In the early weeks of life, your baby’s circadian rhythm begins to develop. This “body clock” helps her organize her sleep patterns, resulting in more daytime wakefulness and sleepiness at night. This rhythm doesn’t fall into place until the second month of life. Until then, many babies swap day for night, preferring to snooze all day and play at night — leaving new parents knackered. To help babies learn that night is for sleeping, avoid nighttime light exposure, says Collins. This allows your baby’s brain to produce adequate melatonin during nighttime hours. “Melatonin is the hormone that tells our brains when we should be sleeping, and it’s suppressed during light exposure,” she notes.
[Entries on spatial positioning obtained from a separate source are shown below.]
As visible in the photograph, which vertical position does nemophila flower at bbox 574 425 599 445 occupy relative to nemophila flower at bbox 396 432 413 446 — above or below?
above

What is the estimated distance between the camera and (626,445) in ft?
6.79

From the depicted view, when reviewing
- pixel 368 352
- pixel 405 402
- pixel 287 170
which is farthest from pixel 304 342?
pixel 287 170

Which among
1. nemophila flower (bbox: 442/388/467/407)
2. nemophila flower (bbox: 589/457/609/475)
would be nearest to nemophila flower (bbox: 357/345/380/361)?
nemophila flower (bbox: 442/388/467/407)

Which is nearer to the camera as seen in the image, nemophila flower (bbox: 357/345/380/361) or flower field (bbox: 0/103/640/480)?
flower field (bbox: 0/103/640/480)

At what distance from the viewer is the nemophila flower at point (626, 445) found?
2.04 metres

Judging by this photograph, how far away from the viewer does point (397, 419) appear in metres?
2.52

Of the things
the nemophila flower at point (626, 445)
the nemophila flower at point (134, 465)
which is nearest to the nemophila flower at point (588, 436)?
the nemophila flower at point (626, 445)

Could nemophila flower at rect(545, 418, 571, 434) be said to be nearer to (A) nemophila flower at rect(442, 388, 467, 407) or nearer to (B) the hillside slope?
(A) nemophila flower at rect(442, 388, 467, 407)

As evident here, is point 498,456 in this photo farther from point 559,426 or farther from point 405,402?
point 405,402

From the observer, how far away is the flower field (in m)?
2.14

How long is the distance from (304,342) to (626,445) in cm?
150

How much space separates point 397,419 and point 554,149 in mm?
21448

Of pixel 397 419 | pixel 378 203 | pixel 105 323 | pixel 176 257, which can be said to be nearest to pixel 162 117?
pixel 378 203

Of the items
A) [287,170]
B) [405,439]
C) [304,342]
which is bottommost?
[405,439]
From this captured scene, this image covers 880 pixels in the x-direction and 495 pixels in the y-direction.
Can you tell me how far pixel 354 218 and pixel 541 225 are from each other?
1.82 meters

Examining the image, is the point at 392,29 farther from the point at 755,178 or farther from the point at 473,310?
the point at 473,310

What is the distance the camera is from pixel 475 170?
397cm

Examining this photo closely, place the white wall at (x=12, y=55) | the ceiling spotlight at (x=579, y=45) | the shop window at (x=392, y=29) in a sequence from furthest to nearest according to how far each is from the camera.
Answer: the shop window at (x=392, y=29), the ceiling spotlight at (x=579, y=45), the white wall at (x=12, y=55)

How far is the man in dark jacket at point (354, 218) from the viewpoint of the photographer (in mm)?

That means saying no to nightlights, and using a dim light for nighttime feedings and diaper changes.


Recogize Sleepy Signs

Like older children, newborns give signs that they’re ready for sleep. But for new babies, sleep cues are often subtle. Appearing glassy-eyed and “burrowing” into your chest are signs that some babies are ready to be put down for sleep. Once your baby begins displaying sleepy signs, get him down to sleep before overtiredness (and crankiness) sets in.


Sleepy-time Routine

You can help set the stage for peaceful bedtimes by establishing a simple wind-down routine. Performing the same events in the same order before naptime and bedtime helps your baby understand that sleep is near. A story, quiet time in a crib, a feeding, and swaddling can all play a part in your child’s sleepy-time routine.


Support Independent Sleep

Parents often believe newborns need to be rocked or nursed to sleep, but these learned habits — in the womb, your baby drifted off to sleep without your help. It’s perfectly fine to nurse or rock a newborn to sleep, but if you’d like your child to learn to sleep independently, take small steps to start now.
Put your baby down to sleep when he appears tired and try to allow him to fall asleep unassisted. Your kiddo may surprise you by revealing he can fall asleep independently, at least some of the time. Allowing him to do so whenever possible is the key to healthy sleep habits through babyhood and beyond. MP


— Malia Jacobson is a nationally published health journalist and sleep expert.